▶ [Ausgewählter Text]:
★ ★ ★ ★

Mehr Geld gefordert Migros, Coop & Co. könnten die Menge geretteten Essens verdreifachen
Food-Waste-Organisationen brauchen Hilfe, um unverkaufte Lebensmittel einzusammeln und zu verteilen. Jetzt sagen Politik und Wissenschaft: Detailhändler sollen ihre Spenden erhöhen.
330 Kilo Fleisch, Gemüse, Milchprodukte und andere für den Schweizer Konsum hergestellte Lebensmittel landen jedes Jahr im Abfall – pro Kopf der Schweizer Bevölkerung. Dabei könnten einfache Massnahmen helfen, diese Verschwendung zu vermindern.
Wissenschaftler und Politikerinnen nehmen Coop, Migros und andere Händler in die Pflicht. Sie sollen Spendenorganisationen stärker finanziell unterstützen. Denn mit zusätzlichen Mitteln könnten diese Organisationen mehr Lebensmittel, die kurz vor dem Ablaufdatum stehen, in den Supermärkten abholen und an Bedürftige verteilen.
«Die Entschädigungen, die Spendenorganisationen derzeit vom Handel erhalten, sind bei weitem nicht kostendeckend.»

★ ★ ★ ★

▶ [Datenauszüge]:

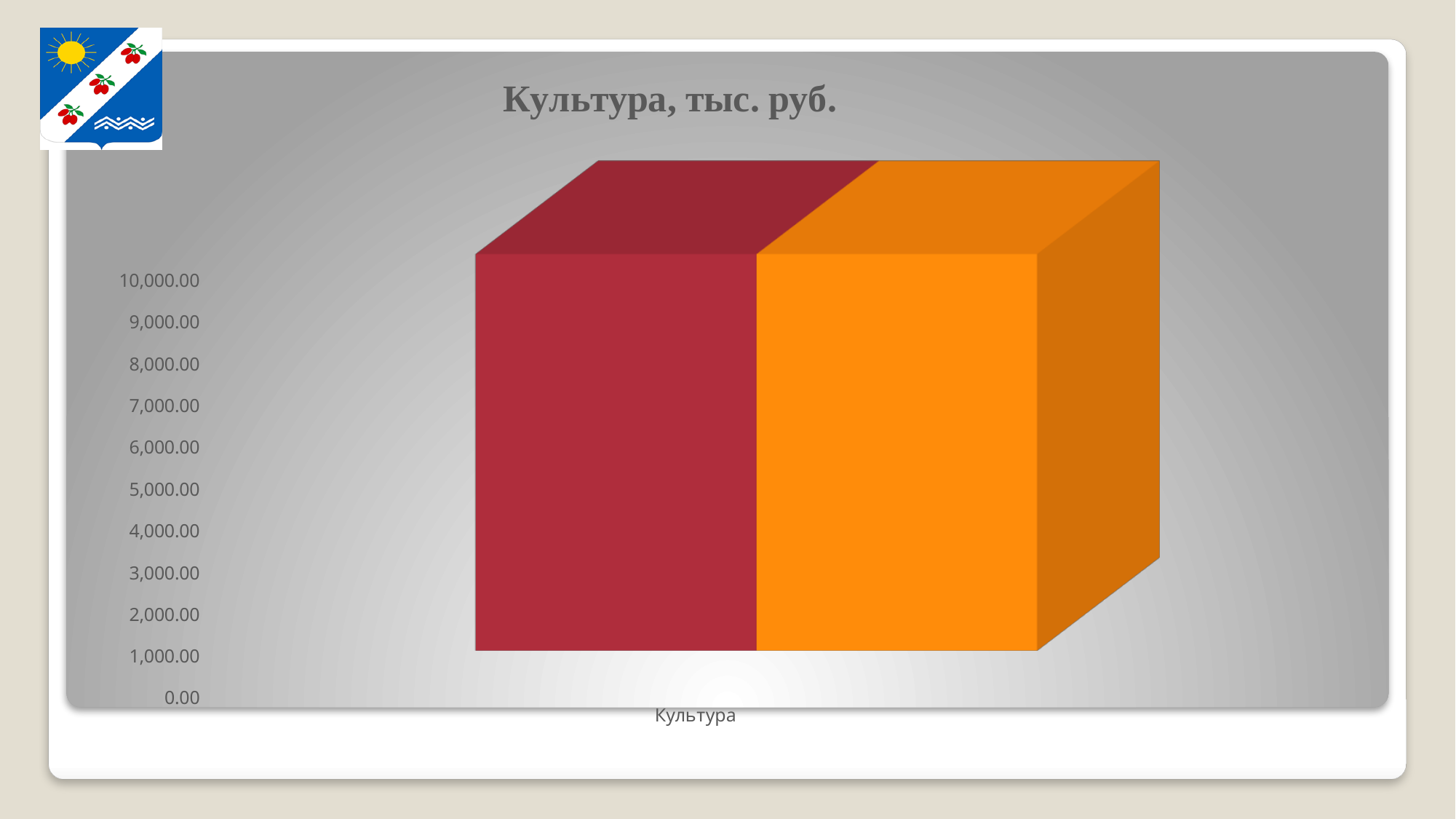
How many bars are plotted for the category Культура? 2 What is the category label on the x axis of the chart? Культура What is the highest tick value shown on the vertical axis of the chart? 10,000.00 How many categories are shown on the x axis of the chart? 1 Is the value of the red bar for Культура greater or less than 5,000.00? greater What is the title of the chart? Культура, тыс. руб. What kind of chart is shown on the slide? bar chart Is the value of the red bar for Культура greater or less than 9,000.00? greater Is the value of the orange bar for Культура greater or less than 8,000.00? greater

★ ★ ★ ★

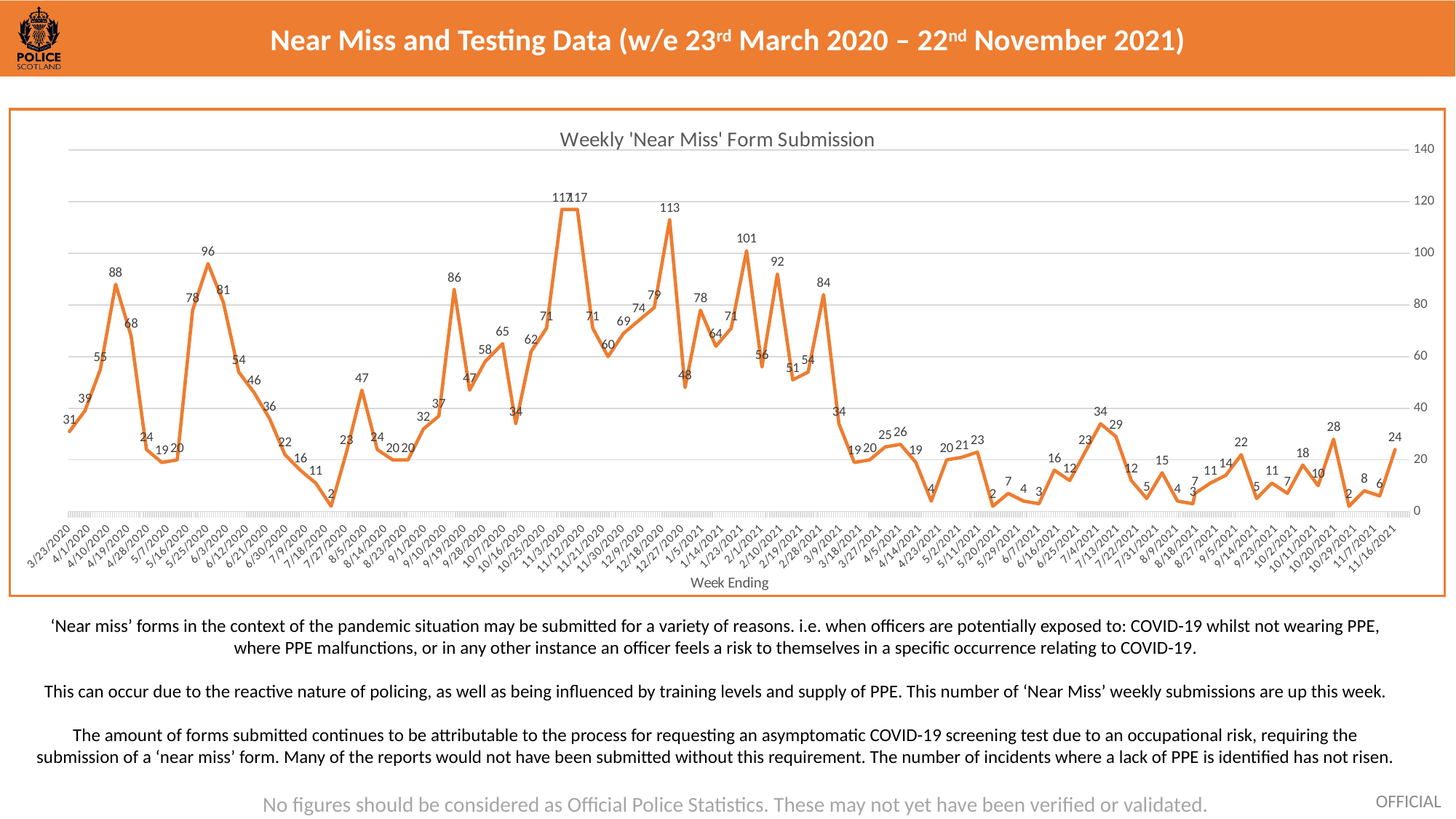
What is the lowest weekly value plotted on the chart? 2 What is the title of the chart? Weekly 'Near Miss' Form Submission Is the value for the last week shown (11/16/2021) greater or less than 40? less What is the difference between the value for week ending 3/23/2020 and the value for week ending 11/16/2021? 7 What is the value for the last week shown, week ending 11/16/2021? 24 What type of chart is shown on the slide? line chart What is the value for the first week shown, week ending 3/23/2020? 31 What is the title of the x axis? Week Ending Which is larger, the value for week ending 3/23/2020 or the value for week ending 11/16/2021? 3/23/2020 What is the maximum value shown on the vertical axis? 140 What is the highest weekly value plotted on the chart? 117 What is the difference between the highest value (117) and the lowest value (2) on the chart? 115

★ ★ ★ ★

▶ [Arbeitsaufträge]:
1 > Wie viel Kilo Lebensmittel landen laut dem Text über Lebensmittelverschwendung jedes Jahr pro Kopf der Schweizer Bevölkerung im Abfall?
2 > Gib den Text über Lebensmittelverschwendung von „Mehr Geld gefordert“ bis „ihre Spenden erhöhen.“ wortgetreu wieder.
3 > Schreibe den Text über Lebensmittelverschwendung im Anschluss an seinen letzten Satz weiter.

▶ [Lösungen]:
1 > 330 Kilo pro Kopf und Jahr.

2 >
Mehr Geld gefordert Migros, Coop & Co. könnten die Menge geretteten Essens verdreifachen
Food-Waste-Organisationen brauchen Hilfe, um unverkaufte Lebensmittel einzusammeln und zu verteilen. Jetzt sagen Politik und Wissenschaft: Detailhändler sollen ihre Spenden erhöhen.

3 >
Laut Claudio Beretta, wissenschaftlichem Mitarbeiter für Food-Waste-Vermeidung der Zürcher Hochschule für Angewandte Wissenschaften, bieten diese Organisationen den Detailhändlern eine Logistikdienstleistung. «Dafür sollten sie angemessen bezahlt werden.»
Zurzeit sei das nicht der Fall. «Die Entschädigungen, die Spendenorganisationen derzeit vom Handel erhalten, sind bei weitem nicht kostendeckend», sagt Beretta, der im Auftrag des Bundes Leitfäden für die Vermeidung von Lebensmittelabfällen erarbeitet hat.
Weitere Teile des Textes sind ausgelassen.